* _Short exercise A_
Answer these from the kernel excerpt, one line each, marked (i), (ii), (iii):
(i) To which LLVM version is the kernel's minimum supported version bumped?
(ii) Which clang version does the opensuse/leap:latest image have?
(iii) Which clang version does the ubuntu:focal image have?
* _Short exercise B_
In the kernel excerpt, write out the part that opens with the words containing "debian:oldstable-slim Debian clang" and closes with "17.0.6 (Fedora 17.0.6-1.fc39)", replacing "clang" with "Clang" throughout.
* _Short exercise C_
Do these statements agree with the kernel excerpt? Answer yes or no for each, marked (i), (ii), (iii), and quote the deciding words.
(i) 12.0.0 is chosen as the new minimum LLVM version.
(ii) The fedora:rawhide image has clang version 17.0.6.
(iii) The debian:stable-slim image has clang version 16.0.6.

* _Excerpt to read_
──────

To gain access to this special case, which the kernel can take advantage
of when calls to __muloti4 appear, bump the minimum supported version of
LLVM for building the kernel to 13.0.1. 13.0.1 was chosen because there
is minimal impact to distribution support while allowing a few more
workarounds to be dropped in the kernel source than if 12.0.0 were chosen.
Looking at container images of up to date distribution versions:
archlinux:latest clang version 16.0.6
debian:oldoldstable-slim clang version 7.0.1-8+deb10u2 (tags/RELEASE_701/final)
debian:oldstable-slim Debian clang version 11.0.1-2
debian:stable-slim Debian clang version 14.0.6
debian:testing-slim Debian clang version 16.0.6 (19)
debian:unstable-slim Debian clang version 16.0.6 (19)
fedora:38 clang version 16.0.6 (Fedora 16.0.6-3.fc38)
fedora:latest clang version 17.0.6 (Fedora 17.0.6-1.fc39)
fedora:rawhide clang version 17.0.6 (Fedora 17.0.6-1.fc40)
opensuse/leap:latest clang version 15.0.7
opensuse/tumbleweed:latest clang version 17.0.6
ubuntu:focal clang version 10.0.0-4ubuntu1
ubuntu:latest Ubuntu clang version 14.0.0-1ubuntu1.1
ubuntu:rolling Ubuntu clang version 16.0.6 (15)

──────

* _Provided data_

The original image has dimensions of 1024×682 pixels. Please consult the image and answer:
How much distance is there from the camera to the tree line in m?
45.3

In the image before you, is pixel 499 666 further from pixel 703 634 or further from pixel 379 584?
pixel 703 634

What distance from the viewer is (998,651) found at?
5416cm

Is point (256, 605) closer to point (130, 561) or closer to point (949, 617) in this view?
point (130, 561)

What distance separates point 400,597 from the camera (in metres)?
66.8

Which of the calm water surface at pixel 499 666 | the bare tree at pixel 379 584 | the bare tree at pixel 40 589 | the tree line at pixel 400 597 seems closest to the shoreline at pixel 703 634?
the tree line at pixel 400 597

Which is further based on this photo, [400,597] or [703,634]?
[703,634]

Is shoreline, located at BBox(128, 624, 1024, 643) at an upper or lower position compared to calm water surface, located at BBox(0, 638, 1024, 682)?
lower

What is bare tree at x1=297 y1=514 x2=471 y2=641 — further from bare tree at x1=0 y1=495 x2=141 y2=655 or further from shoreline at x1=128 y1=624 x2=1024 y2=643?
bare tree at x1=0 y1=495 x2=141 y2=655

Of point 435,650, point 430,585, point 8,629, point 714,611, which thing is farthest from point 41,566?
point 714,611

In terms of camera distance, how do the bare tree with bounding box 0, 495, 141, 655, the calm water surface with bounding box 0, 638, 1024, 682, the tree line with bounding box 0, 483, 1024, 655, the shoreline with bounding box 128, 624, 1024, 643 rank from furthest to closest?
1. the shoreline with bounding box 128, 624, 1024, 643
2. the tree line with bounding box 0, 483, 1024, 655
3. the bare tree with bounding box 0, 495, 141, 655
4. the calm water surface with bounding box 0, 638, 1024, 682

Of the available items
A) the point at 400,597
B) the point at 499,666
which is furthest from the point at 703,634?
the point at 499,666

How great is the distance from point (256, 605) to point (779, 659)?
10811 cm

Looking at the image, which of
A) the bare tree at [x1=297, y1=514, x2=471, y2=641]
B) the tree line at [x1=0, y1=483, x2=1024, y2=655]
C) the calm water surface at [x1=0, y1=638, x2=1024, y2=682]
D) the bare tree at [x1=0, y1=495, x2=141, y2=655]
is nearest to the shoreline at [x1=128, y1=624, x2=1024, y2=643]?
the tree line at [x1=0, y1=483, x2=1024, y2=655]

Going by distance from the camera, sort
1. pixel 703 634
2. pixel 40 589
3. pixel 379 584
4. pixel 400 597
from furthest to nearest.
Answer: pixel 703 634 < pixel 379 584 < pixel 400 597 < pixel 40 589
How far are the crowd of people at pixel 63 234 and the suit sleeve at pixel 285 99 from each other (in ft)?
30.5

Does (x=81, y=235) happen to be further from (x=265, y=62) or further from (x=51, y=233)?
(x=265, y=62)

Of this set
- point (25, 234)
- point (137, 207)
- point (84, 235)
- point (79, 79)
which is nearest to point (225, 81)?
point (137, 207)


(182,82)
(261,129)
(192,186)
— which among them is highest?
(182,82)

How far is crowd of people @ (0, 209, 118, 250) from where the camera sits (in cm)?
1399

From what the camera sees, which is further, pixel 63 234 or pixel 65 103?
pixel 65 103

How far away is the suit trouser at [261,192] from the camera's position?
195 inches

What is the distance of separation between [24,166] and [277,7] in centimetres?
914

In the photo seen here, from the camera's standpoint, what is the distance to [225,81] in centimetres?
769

──────

* _Full response A_
(i) 13.0.1
(ii) 15.0.7
(iii) 10.0.0-4ubuntu1

* _Full response B_
debian:oldstable-slim Debian Clang version 11.0.1-2
debian:stable-slim Debian Clang version 14.0.6
debian:testing-slim Debian Clang version 16.0.6 (19)
debian:unstable-slim Debian Clang version 16.0.6 (19)
fedora:38 Clang version 16.0.6 (Fedora 16.0.6-3.fc38)
fedora:latest Clang version 17.0.6 (Fedora 17.0.6-1.fc39)

* _Full response C_
(i) No: "bump the minimum supported version of LLVM for building the kernel to 13.0.1"
(ii) Yes: "fedora:rawhide clang version 17.0.6 (Fedora 17.0.6-1.fc40)"
(iii) No: "debian:stable-slim Debian clang version 14.0.6"